Merger costs lowered Verizon Communications Inc.s profit during the first quarter of 2006, the company reported on Tuesday, but wireless sales boosted its sales numbers.
Verizons acquisition of long-distance carrier MCI Inc. in January contributed to the RBOCs 7.1 percent earnings loss from the first quarter of 2005. First quarter 2006 earnings totaled $1.63 billion, or 56 cents per share, compared to $1.76 billion, or 63 cents per share, a year earlier.
Still, the company reported growth in its wireless and wireline broadband divisions. Verizon Wireless added 1.7 million new customers in the first quarter 2006, for a total of 53 million customers nationwide. The numbers are 16.7 percent higher than the first quarter of 2005. Customer churn totaled 1.18 percent, which Verizon said was a record low.
Meanwhile, Verizon added 541,000 wireline broadband connections during the first quarter of 2006. The company now claims 5.7 million such connections; that number includes DLS and FiOS, Verizons fiber-optic service. Following the MCI merger, Verizon’s wireline business segment includes both Verizon Telecom and Verizon Business formerly MCI. Total wireline operating revenue was $12.5 billion in the first quarter 2006, an increase of 33.3 percent compared with the first quarter 2005. Total wireline operating expenses were $11.4 billion in the first quarter 2006, a 40.6 percent increase compared with the first quarter 2005 on the same basis.

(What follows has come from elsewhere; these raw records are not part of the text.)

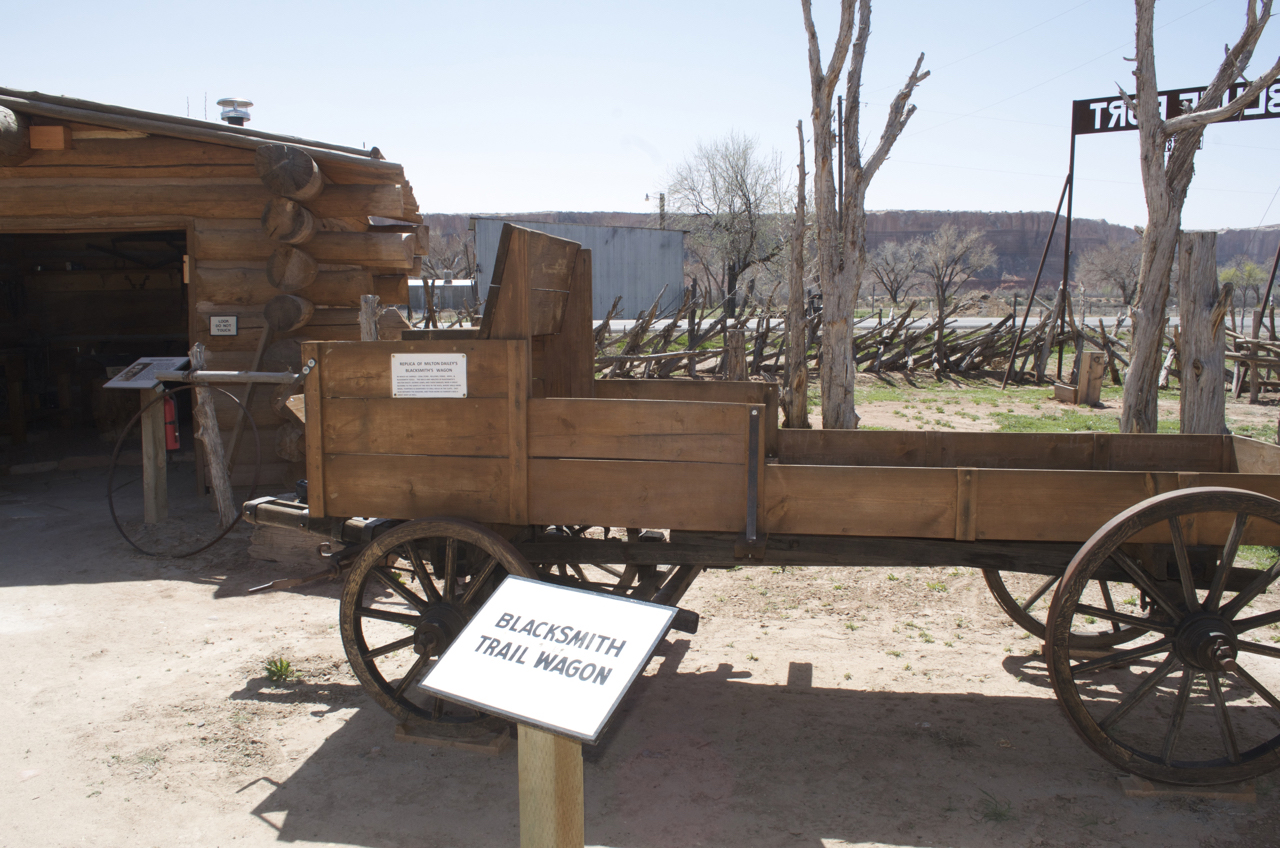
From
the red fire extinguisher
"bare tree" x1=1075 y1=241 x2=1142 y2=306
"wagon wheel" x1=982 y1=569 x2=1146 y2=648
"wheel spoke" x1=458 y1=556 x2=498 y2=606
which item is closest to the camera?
"wheel spoke" x1=458 y1=556 x2=498 y2=606

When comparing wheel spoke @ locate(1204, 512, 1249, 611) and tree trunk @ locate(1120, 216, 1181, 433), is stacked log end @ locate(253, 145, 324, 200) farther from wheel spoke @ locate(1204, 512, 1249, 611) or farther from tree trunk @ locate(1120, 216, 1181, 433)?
tree trunk @ locate(1120, 216, 1181, 433)

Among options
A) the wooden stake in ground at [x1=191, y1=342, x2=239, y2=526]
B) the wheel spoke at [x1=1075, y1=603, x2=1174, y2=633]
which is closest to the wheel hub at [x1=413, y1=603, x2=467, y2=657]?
the wheel spoke at [x1=1075, y1=603, x2=1174, y2=633]

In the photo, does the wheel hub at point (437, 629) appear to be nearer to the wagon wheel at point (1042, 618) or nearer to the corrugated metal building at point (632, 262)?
the wagon wheel at point (1042, 618)

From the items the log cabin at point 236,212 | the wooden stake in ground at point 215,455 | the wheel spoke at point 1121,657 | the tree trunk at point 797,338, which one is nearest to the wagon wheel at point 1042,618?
the wheel spoke at point 1121,657

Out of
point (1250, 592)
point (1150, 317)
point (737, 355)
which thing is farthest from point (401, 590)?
point (737, 355)

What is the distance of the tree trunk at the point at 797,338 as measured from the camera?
35.0 ft

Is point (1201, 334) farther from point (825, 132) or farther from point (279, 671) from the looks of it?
point (279, 671)

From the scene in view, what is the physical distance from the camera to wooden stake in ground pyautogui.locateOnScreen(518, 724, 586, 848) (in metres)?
1.92

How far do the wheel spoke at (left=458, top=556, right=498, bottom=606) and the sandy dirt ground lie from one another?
67 centimetres

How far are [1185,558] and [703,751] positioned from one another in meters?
1.91

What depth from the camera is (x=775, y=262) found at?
4022 cm

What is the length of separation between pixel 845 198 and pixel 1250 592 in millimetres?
7197

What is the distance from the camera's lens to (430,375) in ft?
10.9

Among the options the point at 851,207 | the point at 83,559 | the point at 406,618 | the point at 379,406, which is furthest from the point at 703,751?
the point at 851,207
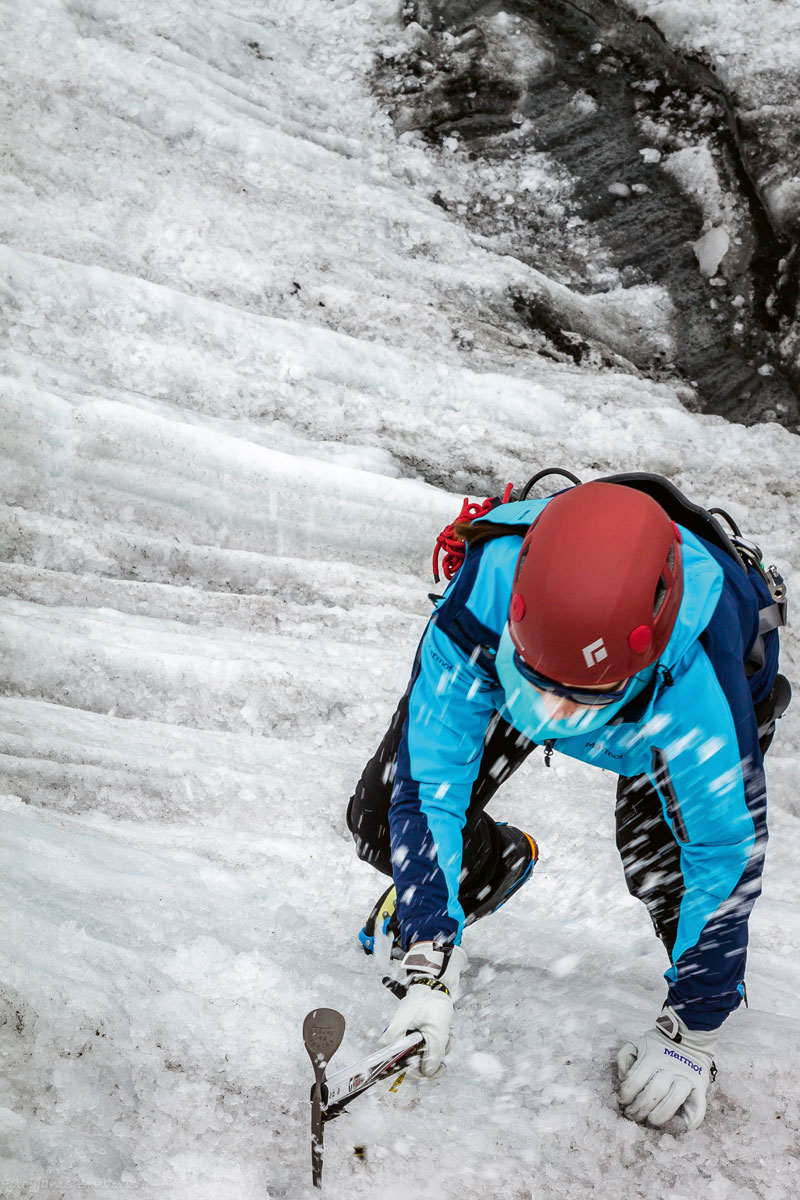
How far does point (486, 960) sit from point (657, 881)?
594mm

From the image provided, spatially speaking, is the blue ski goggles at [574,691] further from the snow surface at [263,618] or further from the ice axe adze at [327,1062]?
the snow surface at [263,618]

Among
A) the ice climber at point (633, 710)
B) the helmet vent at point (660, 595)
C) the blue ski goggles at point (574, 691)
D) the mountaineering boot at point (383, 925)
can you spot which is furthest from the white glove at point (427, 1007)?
the helmet vent at point (660, 595)

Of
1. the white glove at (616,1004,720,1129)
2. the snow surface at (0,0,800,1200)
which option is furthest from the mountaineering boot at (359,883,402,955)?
the white glove at (616,1004,720,1129)

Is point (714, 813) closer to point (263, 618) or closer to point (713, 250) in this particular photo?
point (263, 618)

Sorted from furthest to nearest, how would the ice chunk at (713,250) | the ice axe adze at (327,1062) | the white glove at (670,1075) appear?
the ice chunk at (713,250) → the white glove at (670,1075) → the ice axe adze at (327,1062)

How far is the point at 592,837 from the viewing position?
9.23ft

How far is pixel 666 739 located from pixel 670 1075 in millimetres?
756

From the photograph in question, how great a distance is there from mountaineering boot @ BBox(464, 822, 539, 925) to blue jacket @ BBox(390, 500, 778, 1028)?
502 millimetres

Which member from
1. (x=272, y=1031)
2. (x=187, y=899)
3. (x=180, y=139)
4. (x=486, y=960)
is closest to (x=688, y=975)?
(x=486, y=960)

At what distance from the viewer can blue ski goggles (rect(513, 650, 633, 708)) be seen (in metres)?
1.56

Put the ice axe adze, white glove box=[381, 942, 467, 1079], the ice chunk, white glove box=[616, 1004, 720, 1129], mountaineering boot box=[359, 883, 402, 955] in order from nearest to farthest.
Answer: the ice axe adze
white glove box=[381, 942, 467, 1079]
white glove box=[616, 1004, 720, 1129]
mountaineering boot box=[359, 883, 402, 955]
the ice chunk

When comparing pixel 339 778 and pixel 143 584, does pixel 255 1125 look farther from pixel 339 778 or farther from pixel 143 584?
pixel 143 584

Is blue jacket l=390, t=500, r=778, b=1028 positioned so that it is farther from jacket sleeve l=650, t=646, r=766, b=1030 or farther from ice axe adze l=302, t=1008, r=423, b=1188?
ice axe adze l=302, t=1008, r=423, b=1188

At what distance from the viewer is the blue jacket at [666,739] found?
1584mm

Verizon spent $4.1 billion in capital expenditures in the first quarter of 2006; those costs primarily were due to the MCI acquisition, and were up from $3.9 billion a year earlier. At the same time, Verizon said it is ahead of its goal to save $550 million in 2006, thanks to the MCI buy. The company said it will save money in part by cutting about 3,500 jobs this year.